**Selection**
━━━

Whatever matters are included in the advice, whether or not they are required, should be accurate. Information which is incorrect or so incomplete as to be misleading may result in a determination that the advice is defective, necessitating appropriate relief. See R.C.M. 905(b)(1); 906(b)(3).

In regard to such motions for appropriate relief, however, the Government benefits from a rule, designed to serve a purpose similar to that served by the post-trial rule of United States v. Goode, 1 M.J. 3 (C.M.A.1975); that is, to prevent otherwise correct trials from being vitiated by defects in ancillary proceedings. Rule for Courts-Martial 905(b)(1) and (e), thus, require that the defense counsel move against any defects in the Article 34 advice before pleas are entered, when they can be rectified with minimal inconvenience and delay, or else the defects are waived.

Until comparatively recently, the pretrial charging and referral functions of the staff judge advocate and the convening authority, now characterized as “prosecutorial,”1 were defined as “judicial.” See United States v. Hardin, 7 M.J. 399, 405-07 (C.M.A.1979) (Cooíc, J., concurring). In some respects, those functions manifestly resemble prosecutorial functions in civilian criminal practice, but the Uniform Code of Military Justice is not a civilian criminal code, Parker v. Levy, 417 U.S. 733, 749, 94 S.Ct. 2547, 2558, 41 L.Ed.2d 439 (1974). The judges who, in applying the Uniform Code of Military Justice, chose to define those functions as judicial were not ignorant of their resemblance to prosecutorial functions. Rather, they understood that defining them as judicial served an interest analogous to defining certain civil relationships as “fiduciary”: It subjected them to closer scrutiny by the courts and imposed a standard of fair dealing higher than the mere absence of fraud.

━━━

**Short exercise a**
Count the lines in the entries that contain the string "below". Case matters, and reply with the number only.
The entries have no connection to the military justice passage.

**Entries provided**
━━━

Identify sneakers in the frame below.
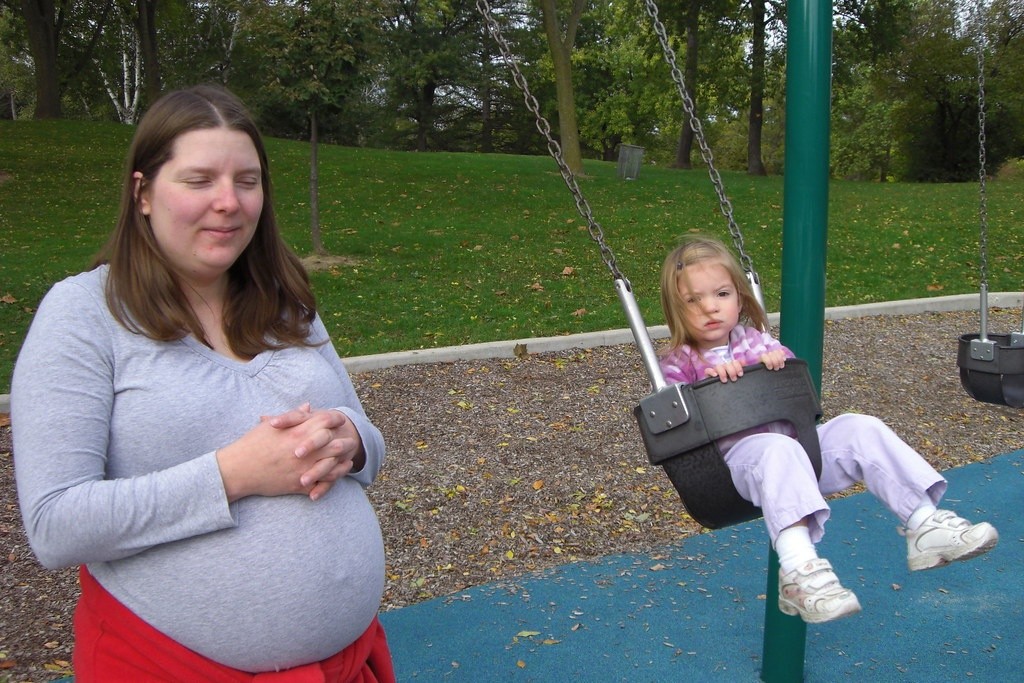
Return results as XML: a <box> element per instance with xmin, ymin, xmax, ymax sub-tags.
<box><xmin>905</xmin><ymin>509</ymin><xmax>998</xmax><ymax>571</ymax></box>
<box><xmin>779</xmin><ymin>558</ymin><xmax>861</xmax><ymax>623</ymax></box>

━━━

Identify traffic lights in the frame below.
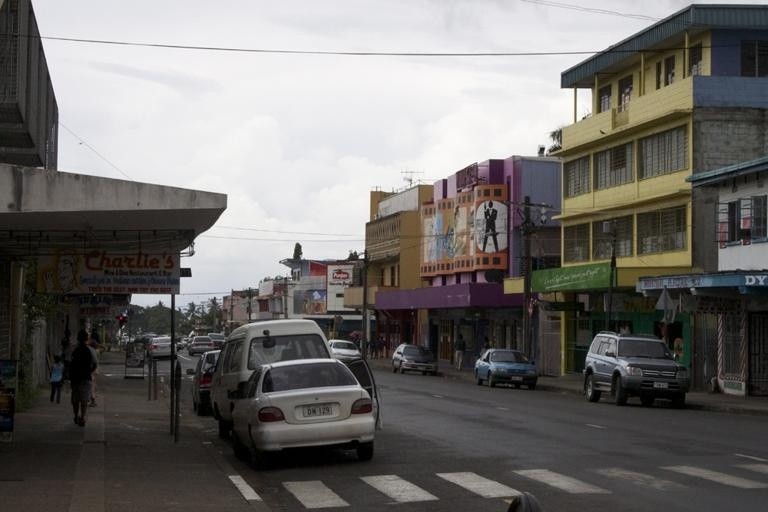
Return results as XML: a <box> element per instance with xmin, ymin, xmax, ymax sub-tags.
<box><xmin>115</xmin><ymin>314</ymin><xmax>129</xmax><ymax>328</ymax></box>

━━━

**Short exercise b**
For each statement, say yes or no on whether it agrees with the military justice passage, and quote the words from the passage that decide it. (i) Defects in the Article 34 advice that the defense does not move against before pleas are entered are waived. (ii) The Uniform Code of Military Justice is a civilian criminal code. (iii) The judges who defined the charging and referral functions as judicial did not know those functions resembled prosecutorial ones.

**Task output a**
2

**Task output b**
(i) Yes: "move against any defects in the Article 34 advice before pleas are entered, when they can be rectified with minimal inconvenience and delay, or else the defects are waived."
(ii) No: "the Uniform Code of Military Justice is not a civilian criminal code"
(iii) No: "were not ignorant of their resemblance to prosecutorial functions."